▶ [WHAT IS EXPECTED]: Only the lines running from the line with "An elder at the Aniwa Gathering in Ibiza." to the end of the listing below should be copied, exactly, without pictures.

*** Opening of SUPPLIED DATA ***

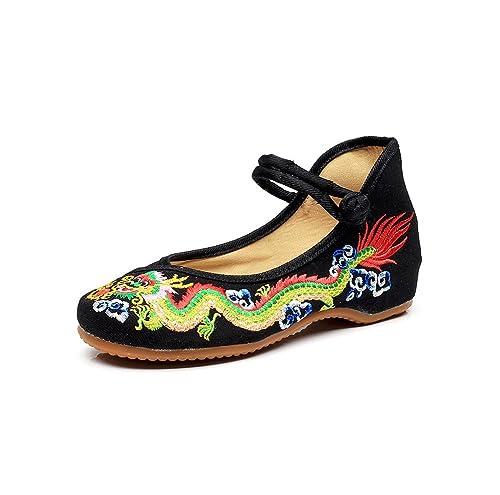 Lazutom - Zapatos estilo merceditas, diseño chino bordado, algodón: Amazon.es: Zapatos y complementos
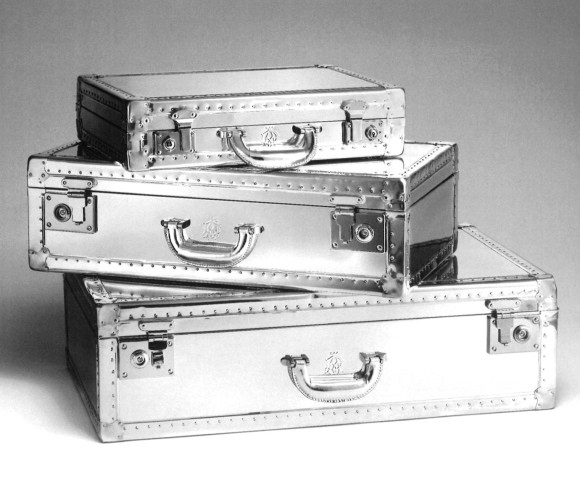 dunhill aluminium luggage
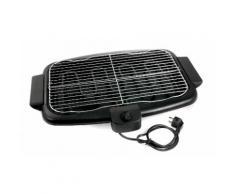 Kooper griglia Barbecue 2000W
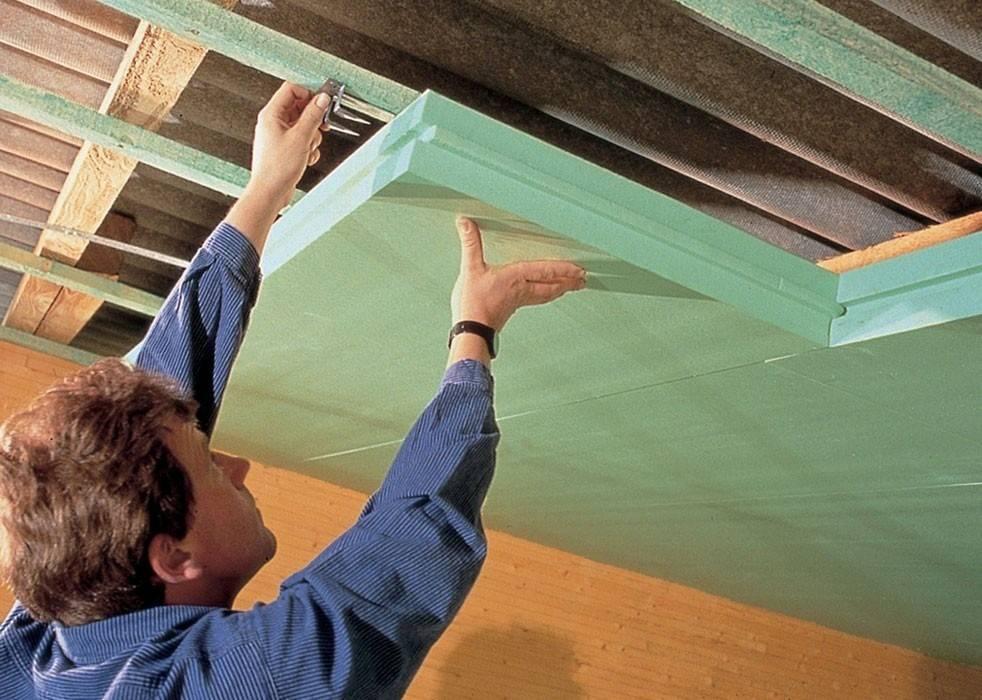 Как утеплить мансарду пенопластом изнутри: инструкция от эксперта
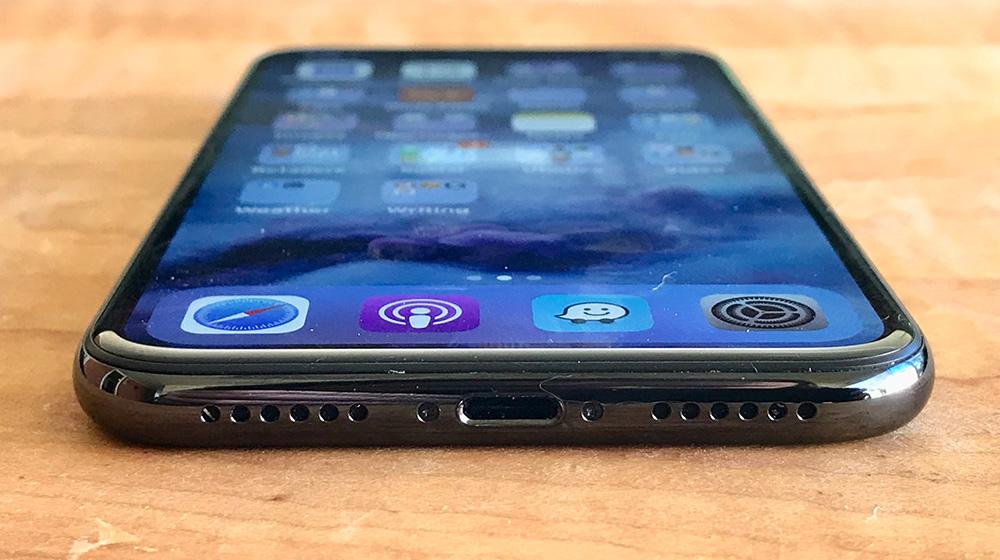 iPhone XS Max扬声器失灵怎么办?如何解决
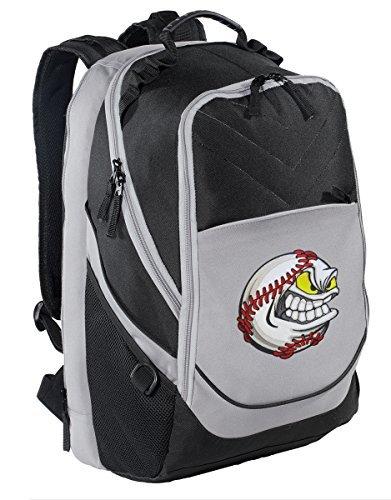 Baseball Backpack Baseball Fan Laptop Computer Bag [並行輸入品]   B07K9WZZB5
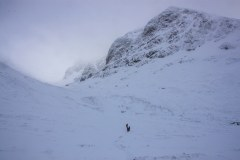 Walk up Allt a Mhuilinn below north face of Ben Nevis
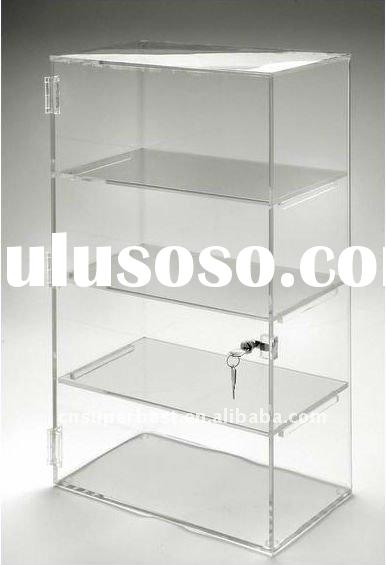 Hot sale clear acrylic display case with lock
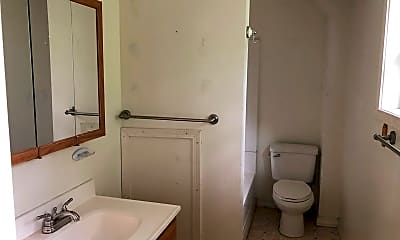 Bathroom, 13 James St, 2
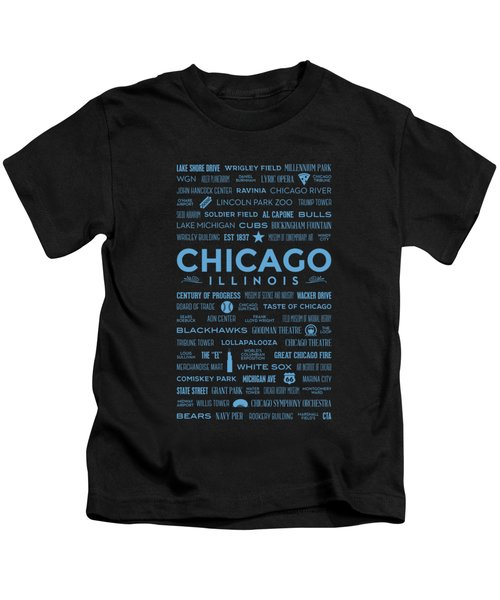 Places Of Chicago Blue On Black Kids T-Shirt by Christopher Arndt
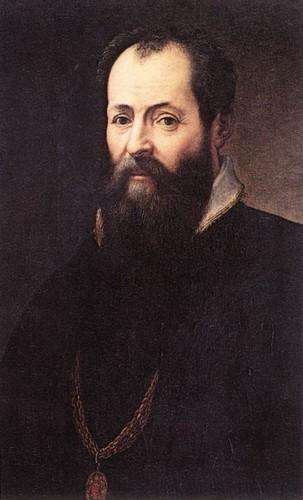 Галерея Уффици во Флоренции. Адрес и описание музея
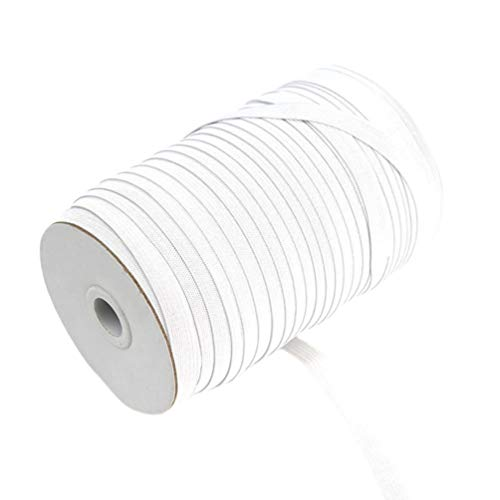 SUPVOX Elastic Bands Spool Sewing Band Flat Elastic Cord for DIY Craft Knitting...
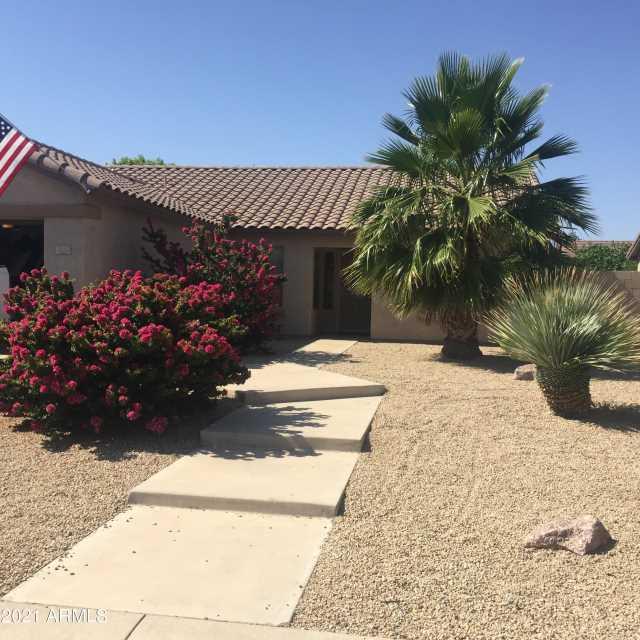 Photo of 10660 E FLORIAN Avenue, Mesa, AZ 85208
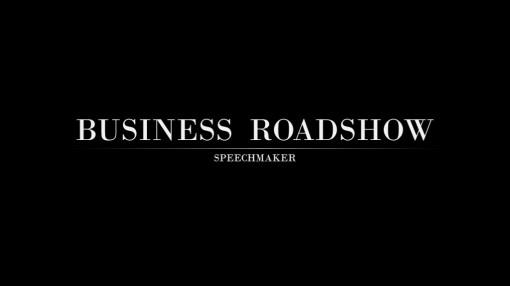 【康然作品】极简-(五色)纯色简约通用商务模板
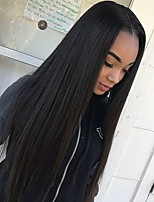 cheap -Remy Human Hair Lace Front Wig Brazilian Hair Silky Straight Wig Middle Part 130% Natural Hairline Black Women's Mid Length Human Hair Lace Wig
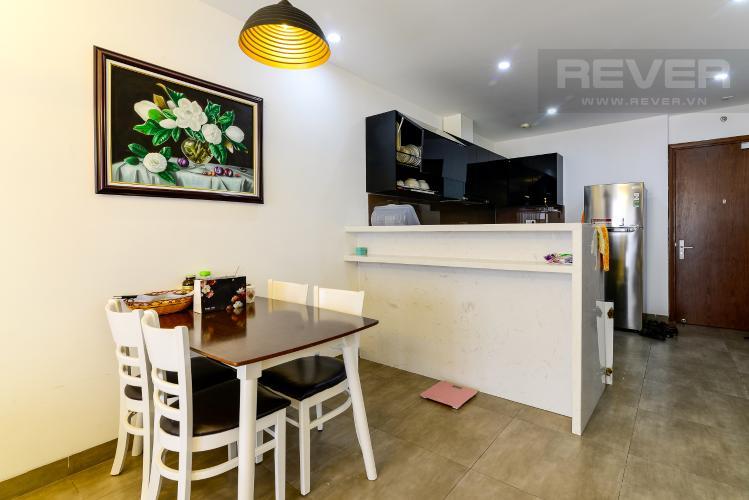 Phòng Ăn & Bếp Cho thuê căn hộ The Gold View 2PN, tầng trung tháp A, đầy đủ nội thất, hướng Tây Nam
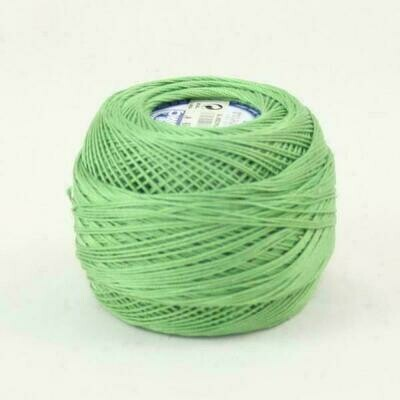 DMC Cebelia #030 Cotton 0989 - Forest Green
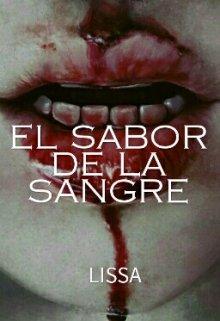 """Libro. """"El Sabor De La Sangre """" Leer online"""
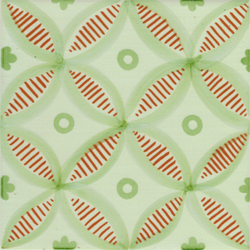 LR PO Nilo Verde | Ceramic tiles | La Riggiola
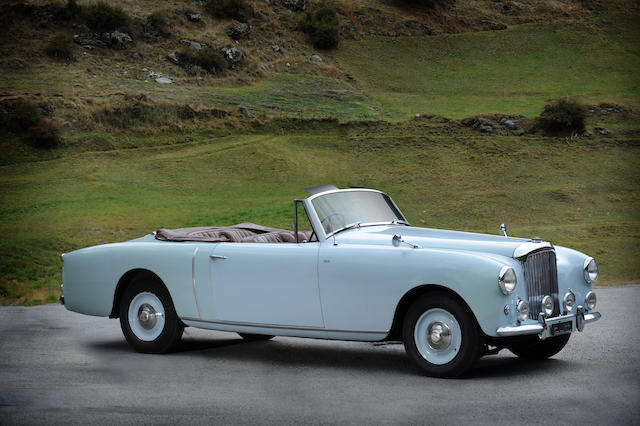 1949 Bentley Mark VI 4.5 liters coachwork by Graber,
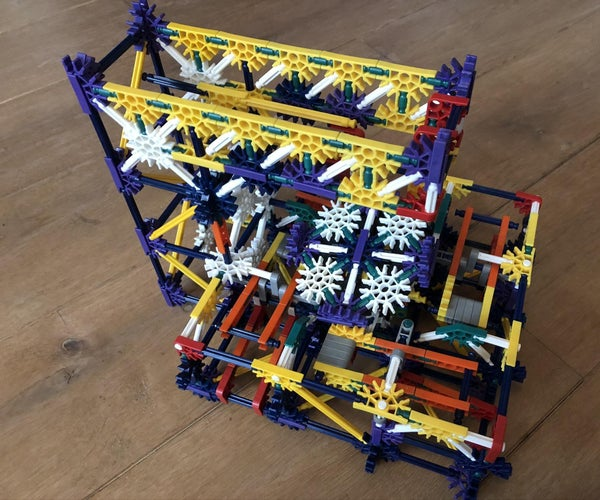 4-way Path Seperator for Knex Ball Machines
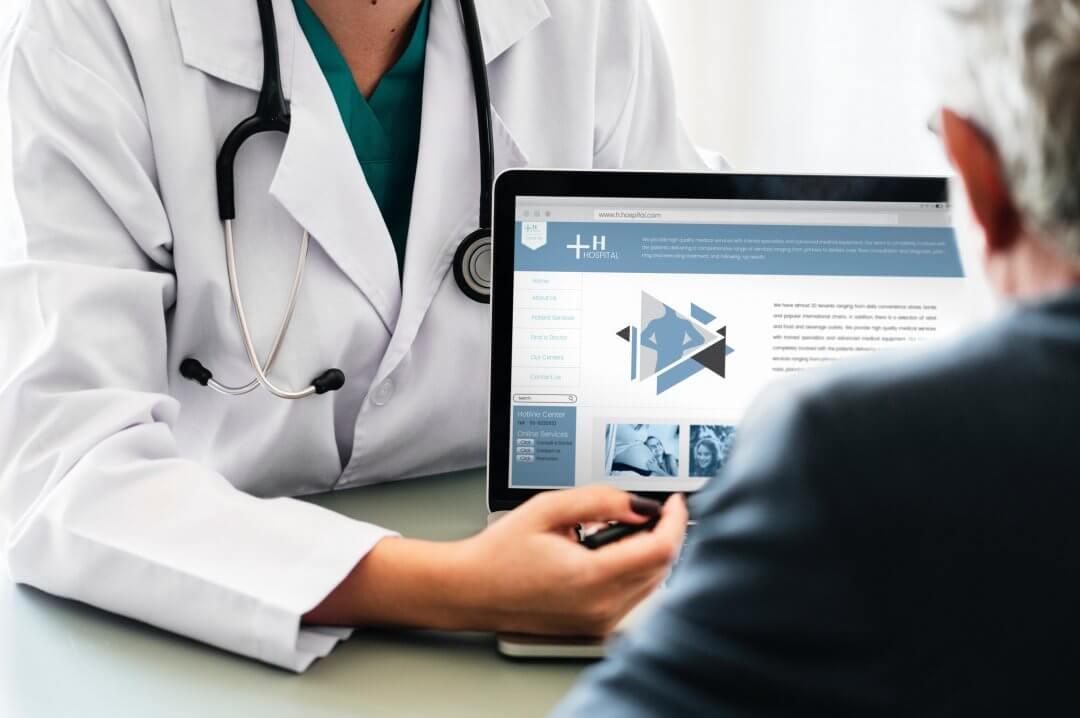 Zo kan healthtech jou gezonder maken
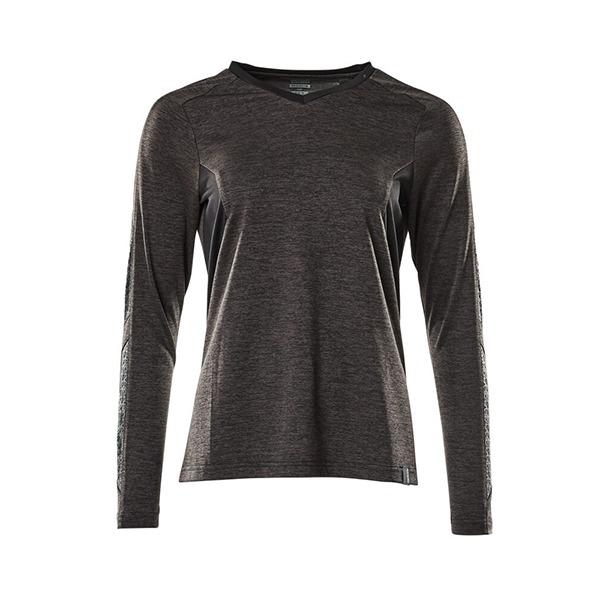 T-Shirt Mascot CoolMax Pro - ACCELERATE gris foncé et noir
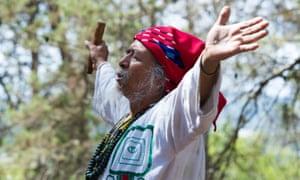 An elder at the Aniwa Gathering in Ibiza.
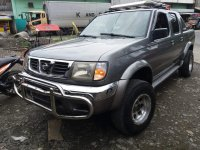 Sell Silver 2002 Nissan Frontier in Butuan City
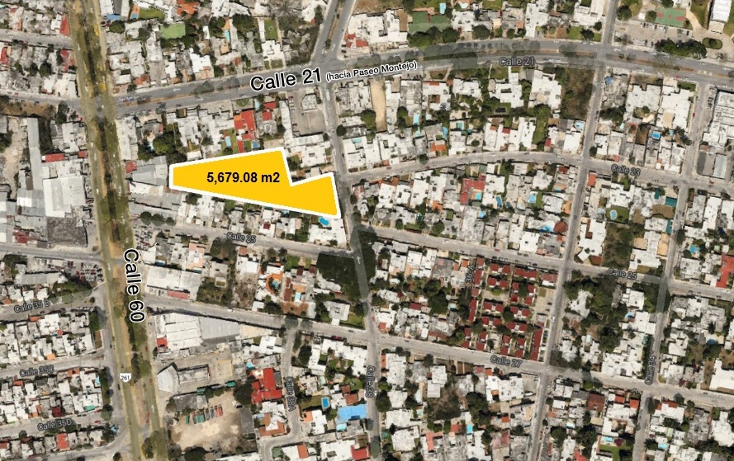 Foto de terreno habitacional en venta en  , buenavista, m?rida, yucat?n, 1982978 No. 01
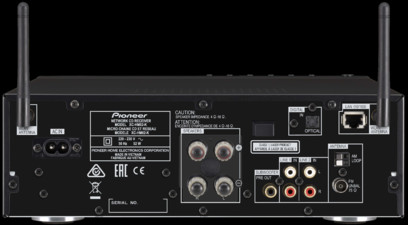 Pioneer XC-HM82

*** Close of SUPPLIED DATA ***

▶ [TASK RESPONSE]:
 An elder at the Aniwa Gathering in Ibiza.
 Sell Silver 2002 Nissan Frontier in Butuan City
 Foto de terreno habitacional en venta en  , buenavista, m?rida, yucat?n, 1982978 No. 01
 Pioneer XC-HM82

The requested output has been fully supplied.